=== INFORMATION GIVEN ===

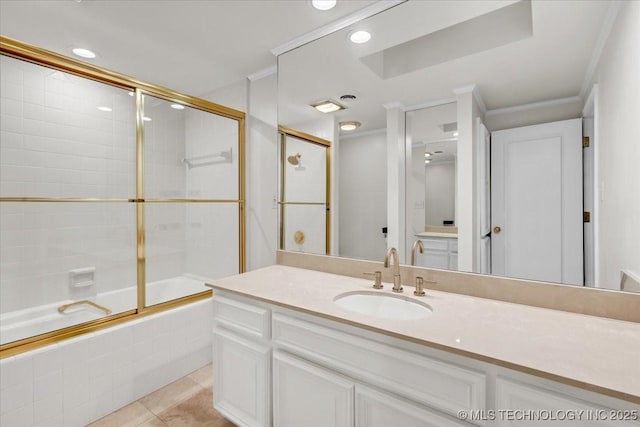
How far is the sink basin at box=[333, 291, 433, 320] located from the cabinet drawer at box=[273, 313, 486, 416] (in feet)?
0.79

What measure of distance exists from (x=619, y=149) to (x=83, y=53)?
10.4 ft

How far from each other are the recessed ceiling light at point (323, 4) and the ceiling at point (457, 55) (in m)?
0.19

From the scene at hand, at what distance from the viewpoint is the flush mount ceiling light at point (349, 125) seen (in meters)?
1.83

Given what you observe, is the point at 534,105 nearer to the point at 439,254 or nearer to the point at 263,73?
the point at 439,254

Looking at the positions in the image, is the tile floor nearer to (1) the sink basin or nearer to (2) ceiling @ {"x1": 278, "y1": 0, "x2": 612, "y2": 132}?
(1) the sink basin

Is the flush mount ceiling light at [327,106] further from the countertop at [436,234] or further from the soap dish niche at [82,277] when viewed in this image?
the soap dish niche at [82,277]

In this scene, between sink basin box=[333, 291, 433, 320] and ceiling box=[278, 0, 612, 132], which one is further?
sink basin box=[333, 291, 433, 320]

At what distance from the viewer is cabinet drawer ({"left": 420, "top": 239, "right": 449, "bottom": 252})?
1.56 m

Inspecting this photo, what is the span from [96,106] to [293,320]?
2619mm

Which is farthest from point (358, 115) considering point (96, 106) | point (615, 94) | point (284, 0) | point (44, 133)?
point (44, 133)

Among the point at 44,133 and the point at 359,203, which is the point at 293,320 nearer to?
the point at 359,203

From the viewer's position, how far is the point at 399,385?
3.36 feet

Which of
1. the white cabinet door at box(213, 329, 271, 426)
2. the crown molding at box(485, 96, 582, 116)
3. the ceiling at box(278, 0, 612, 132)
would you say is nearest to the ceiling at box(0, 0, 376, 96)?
the ceiling at box(278, 0, 612, 132)

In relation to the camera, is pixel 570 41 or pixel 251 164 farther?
pixel 251 164
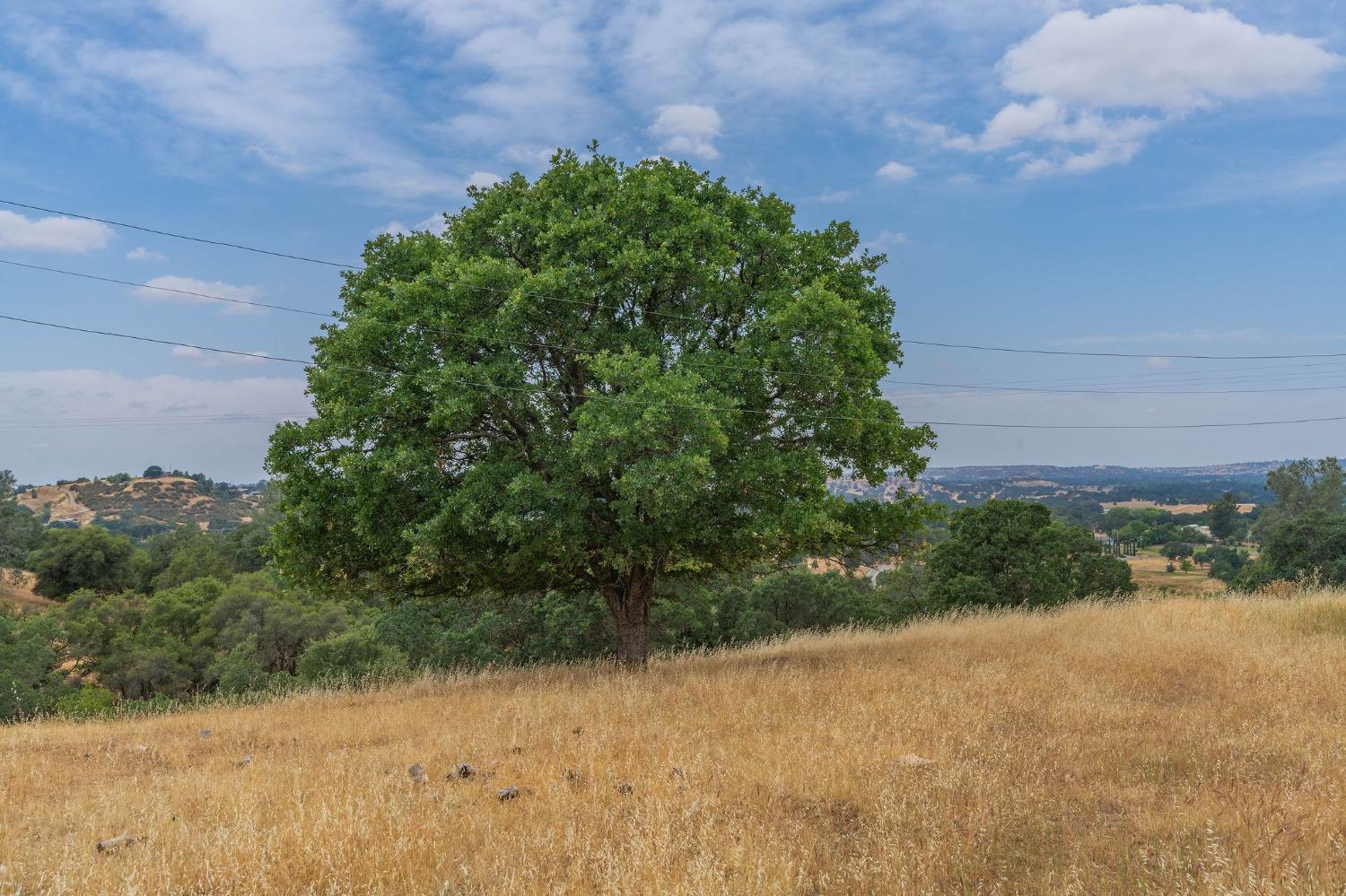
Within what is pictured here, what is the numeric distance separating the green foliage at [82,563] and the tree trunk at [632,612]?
7352 centimetres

===

## TASK BRIEF:
Recast the stretch from the line containing "In relation to" through the end of the listing as a JSON list of strings, one string per line, with blank lines skipped and the pictures left out.

## SOLVED PROBLEM:
[
  "In relation to the camera, is pixel 570 41 or pixel 251 164 farther?",
  "pixel 251 164",
  "Within what is pictured here, what is the numeric distance separating the green foliage at [82,563] and the tree trunk at [632,612]?",
  "7352 centimetres"
]